Work required:
Go over the material below and report every line that contains the word "have".

---- Records to process

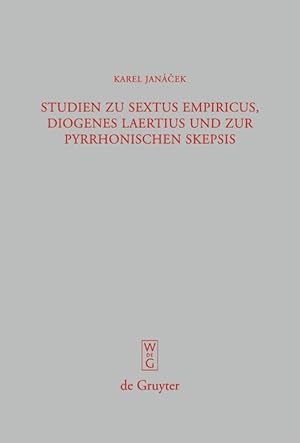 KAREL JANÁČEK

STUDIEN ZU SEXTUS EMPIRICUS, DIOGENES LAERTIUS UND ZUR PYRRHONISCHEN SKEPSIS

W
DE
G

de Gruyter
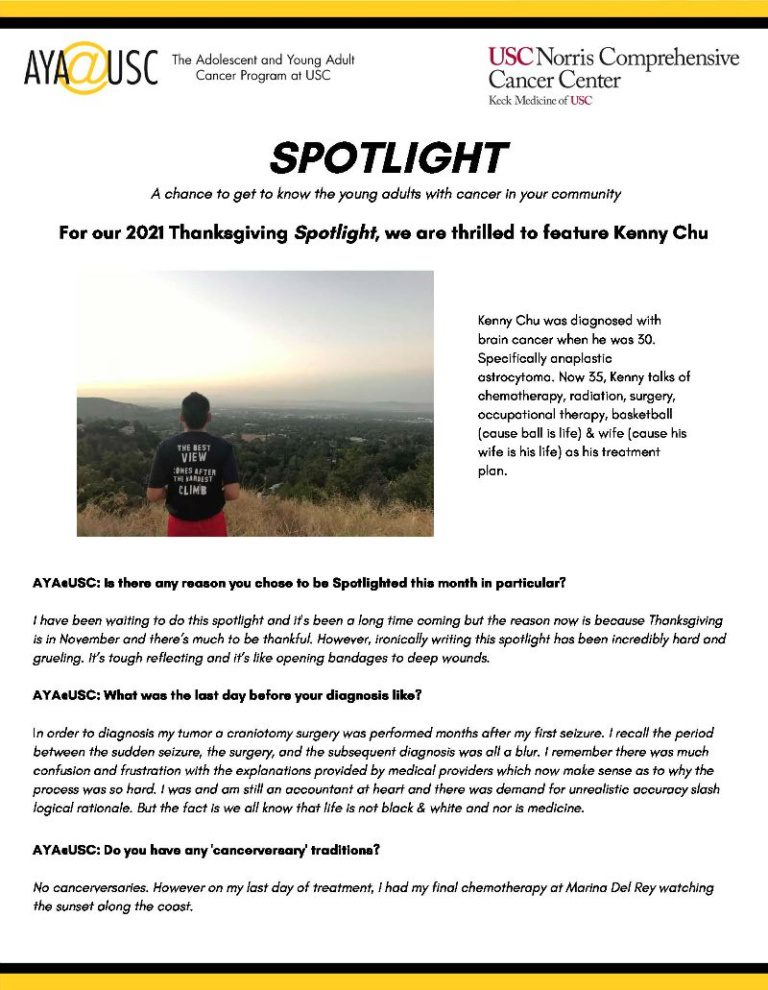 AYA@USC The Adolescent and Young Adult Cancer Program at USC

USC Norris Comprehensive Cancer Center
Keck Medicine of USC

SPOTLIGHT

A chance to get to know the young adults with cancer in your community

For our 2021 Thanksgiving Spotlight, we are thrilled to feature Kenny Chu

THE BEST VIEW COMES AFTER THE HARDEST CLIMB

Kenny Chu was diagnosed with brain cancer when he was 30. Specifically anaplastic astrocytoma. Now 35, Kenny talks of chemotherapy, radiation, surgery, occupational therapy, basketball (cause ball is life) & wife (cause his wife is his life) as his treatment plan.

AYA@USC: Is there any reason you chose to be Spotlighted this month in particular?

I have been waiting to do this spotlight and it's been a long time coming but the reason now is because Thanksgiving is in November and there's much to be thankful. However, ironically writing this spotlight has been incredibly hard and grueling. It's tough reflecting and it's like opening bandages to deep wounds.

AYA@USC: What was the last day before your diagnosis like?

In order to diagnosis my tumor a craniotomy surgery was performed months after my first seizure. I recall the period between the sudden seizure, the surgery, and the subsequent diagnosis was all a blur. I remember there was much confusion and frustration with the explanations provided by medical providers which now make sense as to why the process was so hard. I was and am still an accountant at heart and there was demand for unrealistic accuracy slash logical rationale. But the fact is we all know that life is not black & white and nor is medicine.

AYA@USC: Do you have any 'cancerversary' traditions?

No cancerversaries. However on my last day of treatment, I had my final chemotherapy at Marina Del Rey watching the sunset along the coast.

--------
---- Records to process

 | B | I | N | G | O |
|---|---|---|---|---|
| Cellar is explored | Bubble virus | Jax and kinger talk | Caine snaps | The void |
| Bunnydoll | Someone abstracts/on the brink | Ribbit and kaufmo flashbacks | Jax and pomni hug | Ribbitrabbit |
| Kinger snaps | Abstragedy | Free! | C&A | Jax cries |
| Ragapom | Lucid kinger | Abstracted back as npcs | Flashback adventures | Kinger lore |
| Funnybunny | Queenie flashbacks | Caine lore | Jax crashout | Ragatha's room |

--------

Exercise output:
I have been waiting to do this spotlight and it's been a long time coming but the reason now is because Thanksgiving is in November and there's much to be thankful. However, ironically writing this spotlight has been incredibly hard and grueling. It's tough reflecting and it's like opening bandages to deep wounds.
AYA@USC: Do you have any 'cancerversary' traditions?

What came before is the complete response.